Event Triggers
This project follows an event-driven architecture to orchestrate its ETL pipeline from end to end, relying on automated triggers to execute each stage in sequence without human intervention.
How the Pipeline is Triggered
The ETL flow is fully chained and begins with a time-based trigger defined in AWS EventBridge
, which invokes the first Lambda function
.
From there, each subsequent function is triggered automatically by events generated in AWS services such as Amazon SQS
and Amazon S3
:
Chained Execution
Here’s a high-level overview of how each step is linked:
- EventBridge triggers GetMoviesAndSendToQueue daily at
03:00 UTC
. - This function sends batches of movies to the SQS Queue.
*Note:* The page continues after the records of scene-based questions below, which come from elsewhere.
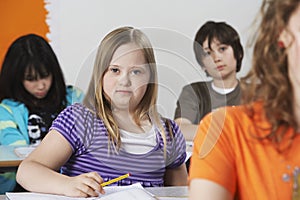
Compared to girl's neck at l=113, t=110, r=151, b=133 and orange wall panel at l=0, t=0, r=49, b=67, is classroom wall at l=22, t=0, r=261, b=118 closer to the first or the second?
orange wall panel at l=0, t=0, r=49, b=67

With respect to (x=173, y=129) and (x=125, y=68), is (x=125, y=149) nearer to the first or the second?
(x=173, y=129)

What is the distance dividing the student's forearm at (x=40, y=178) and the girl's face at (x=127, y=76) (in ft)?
0.74

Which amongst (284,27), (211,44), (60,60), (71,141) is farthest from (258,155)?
(60,60)

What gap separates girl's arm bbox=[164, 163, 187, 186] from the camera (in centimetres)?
163

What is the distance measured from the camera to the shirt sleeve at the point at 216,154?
850 mm

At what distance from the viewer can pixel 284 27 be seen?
820 millimetres

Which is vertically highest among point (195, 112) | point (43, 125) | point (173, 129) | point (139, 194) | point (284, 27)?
point (284, 27)

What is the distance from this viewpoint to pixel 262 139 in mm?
861

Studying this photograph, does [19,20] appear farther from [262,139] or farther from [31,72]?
[262,139]

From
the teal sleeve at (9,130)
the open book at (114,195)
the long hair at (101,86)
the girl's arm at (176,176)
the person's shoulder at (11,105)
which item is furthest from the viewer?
the person's shoulder at (11,105)

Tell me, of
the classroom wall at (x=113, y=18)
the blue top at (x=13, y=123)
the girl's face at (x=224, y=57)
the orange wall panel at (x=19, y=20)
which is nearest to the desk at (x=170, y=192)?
the blue top at (x=13, y=123)

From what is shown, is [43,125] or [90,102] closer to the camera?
[90,102]

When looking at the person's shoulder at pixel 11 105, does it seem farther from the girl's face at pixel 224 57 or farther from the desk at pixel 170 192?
the desk at pixel 170 192

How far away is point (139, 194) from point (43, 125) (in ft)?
5.64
- Each message in the queue triggers the EnrichAndStoreMovie Lambda, which fetches enriched metadata from OMDB and stores it in the Bronze layer on S3.
- Once all movies are processed, the Lambda writes a
_SUCCESS
file — this triggers the ProcessBronzeToSilver function via an S3 event. - That function reads raw JSON files from the Bronze bucket, normalizes them, and writes a single CSV to the Silver layer.
- The creation of this CSV triggers the ProcessSilverToGold Lambda, which generates analytical datasets and stores them in the Gold layer on S3.
Each step in the pipeline is fully decoupled, yet seamlessly orchestrated through AWS-native triggers.
Fully Automated Processing
By leveraging this event-driven design, the ETL pipeline can run autonomously — from data extraction to enrichment, transformation, and analytics generation — without the need for external schedulers or manual interventions.
This approach ensures:
- Scalability: each function can scale independently.
- Reliability: built-in retries and monitoring are easier to apply per step.
- Maintainability: logic is isolated, and failures are easier to track and recover.